A la croisé de mémoires et d’histoires, Emmanuel de Waresquiel nous embarque dans la nef de ses passés sélectionnés et recomposés sous sa plume. Entre menus bonheurs, nostalgie et regards d’historien sur notre contemporanéité.

Ne nous attendons donc pas à des leçons d’histoire du XVIIIe son champ d’excellence, mais davantage à des entrelacs mêlant souvenirs d’enfance ou références événementielles plus ou moins récentes à des questions sur notre modernité occidentale et au temps qui passe.

Jamais deux sans trois1. Avec Rien ne passe, tout s’oublie, c’est le troisième opus du genre “réflexion sur les temps passés et présents” que nous livre le tout nouveau membre de l’Institut de France (élu le 5 mai 2025), par ailleurs biographe reconnu (Richelieu, Talleyrand) et spécialiste des imaginaires révolutionnaires.

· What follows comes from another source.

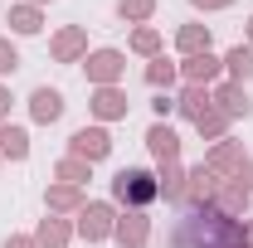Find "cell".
Returning a JSON list of instances; mask_svg holds the SVG:
<instances>
[{"instance_id":"cell-16","label":"cell","mask_w":253,"mask_h":248,"mask_svg":"<svg viewBox=\"0 0 253 248\" xmlns=\"http://www.w3.org/2000/svg\"><path fill=\"white\" fill-rule=\"evenodd\" d=\"M180 44H185V49H205V44H210V34H200V30H185V34H180Z\"/></svg>"},{"instance_id":"cell-4","label":"cell","mask_w":253,"mask_h":248,"mask_svg":"<svg viewBox=\"0 0 253 248\" xmlns=\"http://www.w3.org/2000/svg\"><path fill=\"white\" fill-rule=\"evenodd\" d=\"M73 151L97 161V156H107V136H102V131H78V136H73Z\"/></svg>"},{"instance_id":"cell-14","label":"cell","mask_w":253,"mask_h":248,"mask_svg":"<svg viewBox=\"0 0 253 248\" xmlns=\"http://www.w3.org/2000/svg\"><path fill=\"white\" fill-rule=\"evenodd\" d=\"M78 44H83V39H78V30H68L54 49H59V59H73V54H78Z\"/></svg>"},{"instance_id":"cell-7","label":"cell","mask_w":253,"mask_h":248,"mask_svg":"<svg viewBox=\"0 0 253 248\" xmlns=\"http://www.w3.org/2000/svg\"><path fill=\"white\" fill-rule=\"evenodd\" d=\"M0 146H5L10 156H25V151H30V146H25V131H15V126H0Z\"/></svg>"},{"instance_id":"cell-8","label":"cell","mask_w":253,"mask_h":248,"mask_svg":"<svg viewBox=\"0 0 253 248\" xmlns=\"http://www.w3.org/2000/svg\"><path fill=\"white\" fill-rule=\"evenodd\" d=\"M214 68H219V63L210 59V54H200V59H190V63H185V73L195 78V83H200V78H214Z\"/></svg>"},{"instance_id":"cell-13","label":"cell","mask_w":253,"mask_h":248,"mask_svg":"<svg viewBox=\"0 0 253 248\" xmlns=\"http://www.w3.org/2000/svg\"><path fill=\"white\" fill-rule=\"evenodd\" d=\"M117 63H122L117 54H97V59H93V73H97V78H112V73H117Z\"/></svg>"},{"instance_id":"cell-10","label":"cell","mask_w":253,"mask_h":248,"mask_svg":"<svg viewBox=\"0 0 253 248\" xmlns=\"http://www.w3.org/2000/svg\"><path fill=\"white\" fill-rule=\"evenodd\" d=\"M229 68H234L239 78H249V73H253V54H249V49H234V54H229Z\"/></svg>"},{"instance_id":"cell-15","label":"cell","mask_w":253,"mask_h":248,"mask_svg":"<svg viewBox=\"0 0 253 248\" xmlns=\"http://www.w3.org/2000/svg\"><path fill=\"white\" fill-rule=\"evenodd\" d=\"M97 112H102V117H117V112H122V97H117V93H102V97H97Z\"/></svg>"},{"instance_id":"cell-1","label":"cell","mask_w":253,"mask_h":248,"mask_svg":"<svg viewBox=\"0 0 253 248\" xmlns=\"http://www.w3.org/2000/svg\"><path fill=\"white\" fill-rule=\"evenodd\" d=\"M170 244L175 248H234L244 244V234H239V224H229L214 209H195V214H185V224L175 229Z\"/></svg>"},{"instance_id":"cell-23","label":"cell","mask_w":253,"mask_h":248,"mask_svg":"<svg viewBox=\"0 0 253 248\" xmlns=\"http://www.w3.org/2000/svg\"><path fill=\"white\" fill-rule=\"evenodd\" d=\"M0 112H5V88H0Z\"/></svg>"},{"instance_id":"cell-17","label":"cell","mask_w":253,"mask_h":248,"mask_svg":"<svg viewBox=\"0 0 253 248\" xmlns=\"http://www.w3.org/2000/svg\"><path fill=\"white\" fill-rule=\"evenodd\" d=\"M185 112L200 122V117H205V97H200V93H185Z\"/></svg>"},{"instance_id":"cell-3","label":"cell","mask_w":253,"mask_h":248,"mask_svg":"<svg viewBox=\"0 0 253 248\" xmlns=\"http://www.w3.org/2000/svg\"><path fill=\"white\" fill-rule=\"evenodd\" d=\"M59 112H63V97L54 93V88H39V93H34V117H39V122H54Z\"/></svg>"},{"instance_id":"cell-6","label":"cell","mask_w":253,"mask_h":248,"mask_svg":"<svg viewBox=\"0 0 253 248\" xmlns=\"http://www.w3.org/2000/svg\"><path fill=\"white\" fill-rule=\"evenodd\" d=\"M83 234H88V239H102V234H107V209H102V205H88V209H83Z\"/></svg>"},{"instance_id":"cell-18","label":"cell","mask_w":253,"mask_h":248,"mask_svg":"<svg viewBox=\"0 0 253 248\" xmlns=\"http://www.w3.org/2000/svg\"><path fill=\"white\" fill-rule=\"evenodd\" d=\"M170 78H175V68H170V63L161 59L156 68H151V83H170Z\"/></svg>"},{"instance_id":"cell-24","label":"cell","mask_w":253,"mask_h":248,"mask_svg":"<svg viewBox=\"0 0 253 248\" xmlns=\"http://www.w3.org/2000/svg\"><path fill=\"white\" fill-rule=\"evenodd\" d=\"M10 248H30V244H25V239H20V244H10Z\"/></svg>"},{"instance_id":"cell-11","label":"cell","mask_w":253,"mask_h":248,"mask_svg":"<svg viewBox=\"0 0 253 248\" xmlns=\"http://www.w3.org/2000/svg\"><path fill=\"white\" fill-rule=\"evenodd\" d=\"M117 234H122L126 244H141V239H146V224H141V219H122V229H117Z\"/></svg>"},{"instance_id":"cell-12","label":"cell","mask_w":253,"mask_h":248,"mask_svg":"<svg viewBox=\"0 0 253 248\" xmlns=\"http://www.w3.org/2000/svg\"><path fill=\"white\" fill-rule=\"evenodd\" d=\"M10 20H15V30H20V34H34V30H39V15H34V10H15Z\"/></svg>"},{"instance_id":"cell-19","label":"cell","mask_w":253,"mask_h":248,"mask_svg":"<svg viewBox=\"0 0 253 248\" xmlns=\"http://www.w3.org/2000/svg\"><path fill=\"white\" fill-rule=\"evenodd\" d=\"M151 10V0H122V15H146Z\"/></svg>"},{"instance_id":"cell-21","label":"cell","mask_w":253,"mask_h":248,"mask_svg":"<svg viewBox=\"0 0 253 248\" xmlns=\"http://www.w3.org/2000/svg\"><path fill=\"white\" fill-rule=\"evenodd\" d=\"M44 244H63V229H59V224H44Z\"/></svg>"},{"instance_id":"cell-22","label":"cell","mask_w":253,"mask_h":248,"mask_svg":"<svg viewBox=\"0 0 253 248\" xmlns=\"http://www.w3.org/2000/svg\"><path fill=\"white\" fill-rule=\"evenodd\" d=\"M195 5H229V0H195Z\"/></svg>"},{"instance_id":"cell-2","label":"cell","mask_w":253,"mask_h":248,"mask_svg":"<svg viewBox=\"0 0 253 248\" xmlns=\"http://www.w3.org/2000/svg\"><path fill=\"white\" fill-rule=\"evenodd\" d=\"M112 190H117V200H122V205L141 209V205H151V200H156V175H151V170H122V175L112 180Z\"/></svg>"},{"instance_id":"cell-5","label":"cell","mask_w":253,"mask_h":248,"mask_svg":"<svg viewBox=\"0 0 253 248\" xmlns=\"http://www.w3.org/2000/svg\"><path fill=\"white\" fill-rule=\"evenodd\" d=\"M146 141H151V151H156L161 161H175V146H180V141H175V131H170V126H151V136H146Z\"/></svg>"},{"instance_id":"cell-9","label":"cell","mask_w":253,"mask_h":248,"mask_svg":"<svg viewBox=\"0 0 253 248\" xmlns=\"http://www.w3.org/2000/svg\"><path fill=\"white\" fill-rule=\"evenodd\" d=\"M219 102H224V112H249V97L239 93V88H224Z\"/></svg>"},{"instance_id":"cell-20","label":"cell","mask_w":253,"mask_h":248,"mask_svg":"<svg viewBox=\"0 0 253 248\" xmlns=\"http://www.w3.org/2000/svg\"><path fill=\"white\" fill-rule=\"evenodd\" d=\"M15 63H20V59H15V49H10V44H0V73H10Z\"/></svg>"}]
</instances>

Une sorte de respiration égographique – pardonnez le néologisme – qui semble lui tenir à cœur, entre confessions et postures.

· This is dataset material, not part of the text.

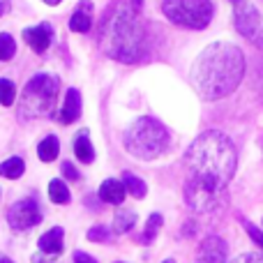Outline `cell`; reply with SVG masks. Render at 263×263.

Trente-sept mini-chapitres, de trois ou quatre pages le plus souvent, forment l’ossature en apparence erratique de ces Souvenirs d’histoire. Où l’on retrouve en filigrane une part de l’épaisseur de la culture familiale. Des lieux aussi : le repaire mayennais, le château lorrain de Pange ou celui de Versailles. Une aversion répétée pour la question socio-économique des retraites. La nature enfin, avec le jardinage comme écho d’une pratique de l’auteur.

Autres temps, hors-champs ?

Les réflexions sont accessibles, avec des zooms parfois triviaux (les chaussures, J-P Belmondo, les chiens dont Milou…), et servies par une langue sans artifice. L’auteur recourt régulièrement à des auteurs – d’Ancien régime ou non – peu connus, tels Jean-Louis Soulavie et sa Vie privée du Maréchal de Richelieu (1792), la comtesse de Pange avec Comment j’ai vu 1900 (1965), l’abbé Delille avec Les jardins ou l’Art d’embellir les paysages (1782) et bien d’autres encore qui tissent une réflexion sur nos temps, souvent teintée de politique et de nostalgie. Des références plus récentes abreuvent aussi ces pages, avec l’immanquable 1984 de 1950 qui ne cesse de s’affirmer tous azimuts au cœur de notre technoïde XXIè siècle. Ou tout simplement les observations issues des conversations avec la fille de l’historien.

Au final, l’ouvrage garantit de bons moments de lecture. Il peut se parcourir comme un journal de notre siècle creusant son sillon, ou comme une somme d’aphorismes très augmentés dessinant une époque vécue, ou imaginée.